Run in Google Colab | View source on GitHub |
This notebook demonstrates how to perform automatic model updates without stopping your Apache Beam pipeline.
You can use side inputs to update your model in real time, even while the Apache Beam pipeline is running. The side input is passed in a ModelHandler
configuration object. You can update the model either by leveraging one of Apache Beam's provided patterns, such as the WatchFilePattern
, or by configuring a custom side input PCollection
that defines the logic for the model update.
The pipeline in this notebook uses a RunInference PTransform
with TensorFlow machine learning (ML) models to run inference on images. To update the model, it uses a side input PCollection
that emits ModelMetadata
.
For more information about side inputs, see the Side inputs section in the Apache Beam Programming Guide.
This example uses WatchFilePattern
as a side input. WatchFilePattern
is used to watch for file updates that match the file_pattern
based on timestamps. It emits the latest ModelMetadata
, which is used in the RunInference PTransform
to automatically update the ML model without stopping the Apache Beam pipeline.
Before you begin
Install the dependencies required to run this notebook.
To use RunInference with side inputs for automatic model updates, use Apache Beam version 2.46.0 or later.
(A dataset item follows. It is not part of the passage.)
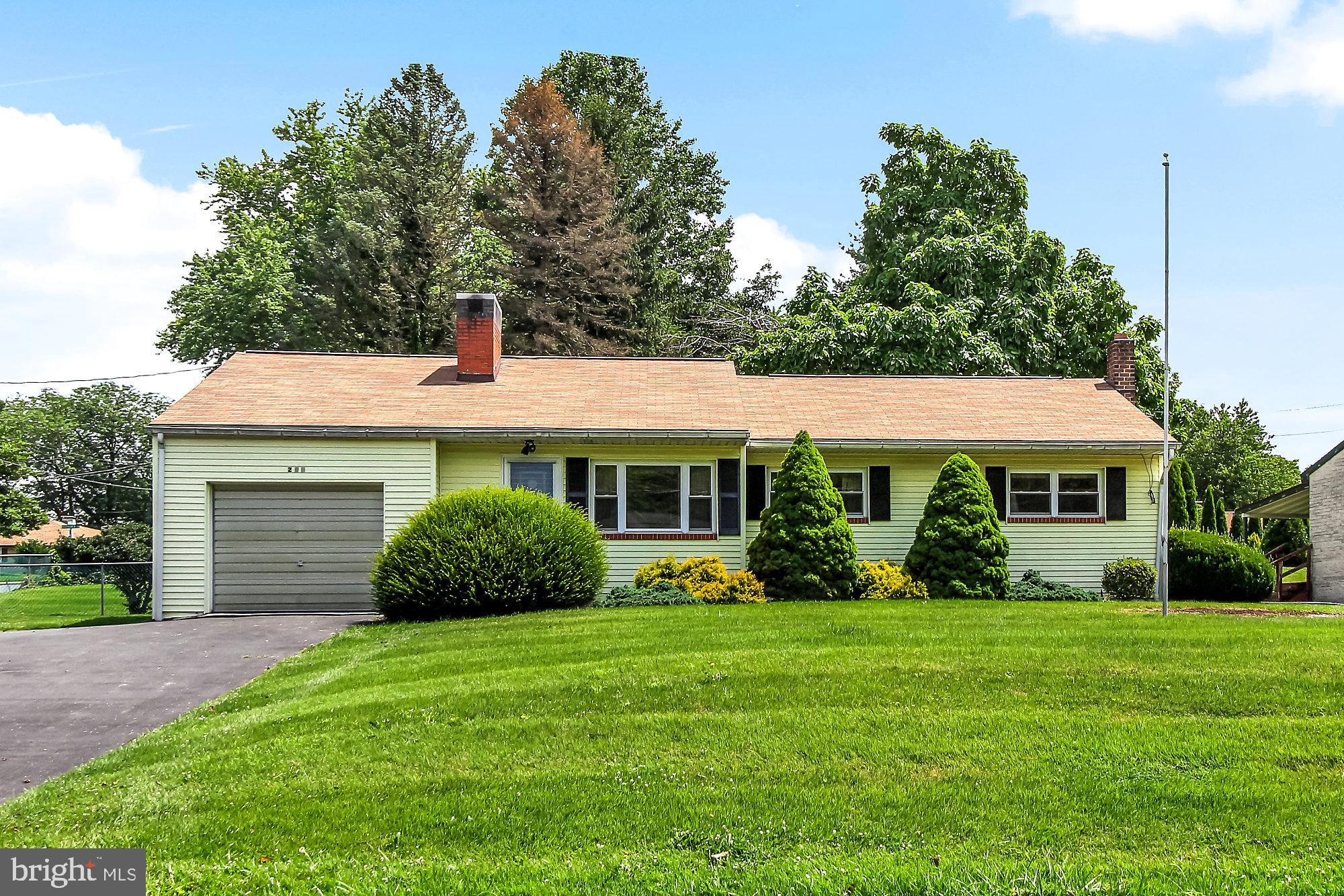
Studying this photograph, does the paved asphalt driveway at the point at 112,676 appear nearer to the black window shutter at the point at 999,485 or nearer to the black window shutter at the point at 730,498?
the black window shutter at the point at 730,498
pip install apache_beam[gcp]>=2.46.0 --quiet
pip install tensorflow==2.15.0 --quiet
pip install tensorflow_hub --quiet
# Imports required for the notebook.
import logging
import time
from typing import Iterable
from typing import Tuple
import apache_beam as beam
from apache_beam.ml.inference.base import PredictionResult
from apache_beam.ml.inference.base import RunInference
from apache_beam.ml.inference.tensorflow_inference import TFModelHandlerTensor
from apache_beam.ml.inference.utils import WatchFilePattern
from apache_beam.options.pipeline_options import GoogleCloudOptions
from apache_beam.options.pipeline_options import PipelineOptions
from apache_beam.options.pipeline_options import SetupOptions
from apache_beam.options.pipeline_options import StandardOptions
from apache_beam.options.pipeline_options import WorkerOptions
from apache_beam.transforms.periodicsequence import PeriodicImpulse
import numpy
from PIL import Image
import tensorflow as tf
# Authenticate to your Google Cloud account.
def auth_to_colab():
from google.colab import auth
auth.authenticate_user()
auth_to_colab()
Configure the runner
This pipeline uses the Dataflow Runner. To run the pipeline, you need to complete the following tasks:
- Ensure that you have all the required permissions to run the pipeline on Dataflow.
- Configure the pipeline options for the pipeline to run on Dataflow. Make sure the pipeline is using streaming mode.
In the following code, replace BUCKET_NAME
with the the name of your Cloud Storage bucket.
options = PipelineOptions()
options.view_as(StandardOptions).streaming = True
BUCKET_NAME = '<BUCKET_NAME>' # Replace with your bucket name.
# Provide required pipeline options for the Dataflow Runner.
options.view_as(StandardOptions).runner = "DataflowRunner"
# Set the project to the default project in your current Google Cloud environment.
options.view_as(GoogleCloudOptions).project = '<PROJECT_NAME>'
# Set the Google Cloud region that you want to run Dataflow in.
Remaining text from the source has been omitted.